[Recorded data]
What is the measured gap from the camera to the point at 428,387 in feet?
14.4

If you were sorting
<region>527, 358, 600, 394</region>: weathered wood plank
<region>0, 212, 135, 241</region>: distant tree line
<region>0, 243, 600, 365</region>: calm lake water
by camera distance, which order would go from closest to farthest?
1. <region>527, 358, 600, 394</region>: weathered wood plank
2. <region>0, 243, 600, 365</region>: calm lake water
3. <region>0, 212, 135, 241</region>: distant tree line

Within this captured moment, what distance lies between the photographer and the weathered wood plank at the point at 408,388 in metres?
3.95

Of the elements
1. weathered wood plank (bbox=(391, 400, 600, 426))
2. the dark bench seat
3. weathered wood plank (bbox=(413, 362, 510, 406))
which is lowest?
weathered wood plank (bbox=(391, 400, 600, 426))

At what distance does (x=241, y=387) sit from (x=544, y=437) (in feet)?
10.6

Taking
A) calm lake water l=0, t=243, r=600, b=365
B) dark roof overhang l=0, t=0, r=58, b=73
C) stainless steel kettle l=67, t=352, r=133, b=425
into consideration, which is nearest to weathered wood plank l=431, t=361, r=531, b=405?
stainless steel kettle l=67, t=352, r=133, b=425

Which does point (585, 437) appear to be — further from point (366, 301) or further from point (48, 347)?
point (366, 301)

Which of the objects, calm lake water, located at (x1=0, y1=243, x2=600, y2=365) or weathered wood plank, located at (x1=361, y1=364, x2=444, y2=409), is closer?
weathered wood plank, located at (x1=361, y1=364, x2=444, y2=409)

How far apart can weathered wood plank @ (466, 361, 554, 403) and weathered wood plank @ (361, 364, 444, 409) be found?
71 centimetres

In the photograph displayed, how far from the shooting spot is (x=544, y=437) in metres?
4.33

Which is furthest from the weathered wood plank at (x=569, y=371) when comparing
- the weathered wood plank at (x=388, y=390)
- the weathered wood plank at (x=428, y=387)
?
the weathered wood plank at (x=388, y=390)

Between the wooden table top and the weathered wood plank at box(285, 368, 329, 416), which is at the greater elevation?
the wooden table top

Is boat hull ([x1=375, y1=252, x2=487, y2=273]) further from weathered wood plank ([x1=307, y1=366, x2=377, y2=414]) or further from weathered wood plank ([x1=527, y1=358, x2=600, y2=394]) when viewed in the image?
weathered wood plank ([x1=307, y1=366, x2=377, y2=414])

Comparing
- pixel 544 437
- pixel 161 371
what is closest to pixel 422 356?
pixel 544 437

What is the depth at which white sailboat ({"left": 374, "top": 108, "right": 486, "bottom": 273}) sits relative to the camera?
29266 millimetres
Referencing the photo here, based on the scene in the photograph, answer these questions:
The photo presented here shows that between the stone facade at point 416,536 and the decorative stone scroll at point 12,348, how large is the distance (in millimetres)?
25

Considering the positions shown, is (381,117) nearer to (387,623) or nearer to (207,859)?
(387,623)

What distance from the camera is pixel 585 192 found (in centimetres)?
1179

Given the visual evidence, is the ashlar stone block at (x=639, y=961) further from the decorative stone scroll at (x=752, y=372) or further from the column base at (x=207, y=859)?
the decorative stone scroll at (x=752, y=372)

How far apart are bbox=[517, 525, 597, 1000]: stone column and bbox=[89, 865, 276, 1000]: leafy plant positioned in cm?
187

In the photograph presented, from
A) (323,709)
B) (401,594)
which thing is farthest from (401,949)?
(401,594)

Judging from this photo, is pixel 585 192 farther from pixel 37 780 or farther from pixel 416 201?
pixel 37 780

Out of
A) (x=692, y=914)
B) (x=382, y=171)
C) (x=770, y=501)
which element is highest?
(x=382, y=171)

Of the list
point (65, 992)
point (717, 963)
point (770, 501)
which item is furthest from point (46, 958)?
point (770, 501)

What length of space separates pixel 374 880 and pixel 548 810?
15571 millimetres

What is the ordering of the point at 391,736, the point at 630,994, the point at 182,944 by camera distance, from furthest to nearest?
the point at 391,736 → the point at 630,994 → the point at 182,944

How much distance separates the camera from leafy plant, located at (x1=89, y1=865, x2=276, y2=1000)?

**DIRECTION**
Write out the part of the records above that opens with the line containing "Given the visual" and continues through the end of the records, reproducing each line word for word.

**ANSWER IN FULL**
Given the visual evidence, is the ashlar stone block at (x=639, y=961) further from the decorative stone scroll at (x=752, y=372) or further from the column base at (x=207, y=859)?
the decorative stone scroll at (x=752, y=372)

How far apart are bbox=[517, 525, 597, 1000]: stone column and bbox=[89, 865, 276, 1000]: leafy plant positioned in cm?
187

In the photograph presented, from
A) (323,709)
B) (401,594)
which thing is farthest from (401,949)?
(401,594)

Judging from this photo, is pixel 585 192 farther from pixel 37 780 or farther from pixel 416 201?
pixel 37 780

Out of
A) (x=692, y=914)
B) (x=382, y=171)
C) (x=770, y=501)
which element is highest?
(x=382, y=171)

Of the list
point (65, 992)
point (717, 963)
point (770, 501)
which item is furthest from point (46, 958)?
point (770, 501)

What length of space separates pixel 374 880 and pixel 548 810?
15571 millimetres

What is the ordering of the point at 391,736, the point at 630,994, the point at 182,944 by camera distance, from furthest to nearest?
the point at 391,736 → the point at 630,994 → the point at 182,944

How much distance separates the camera from leafy plant, located at (x1=89, y1=865, x2=276, y2=1000)?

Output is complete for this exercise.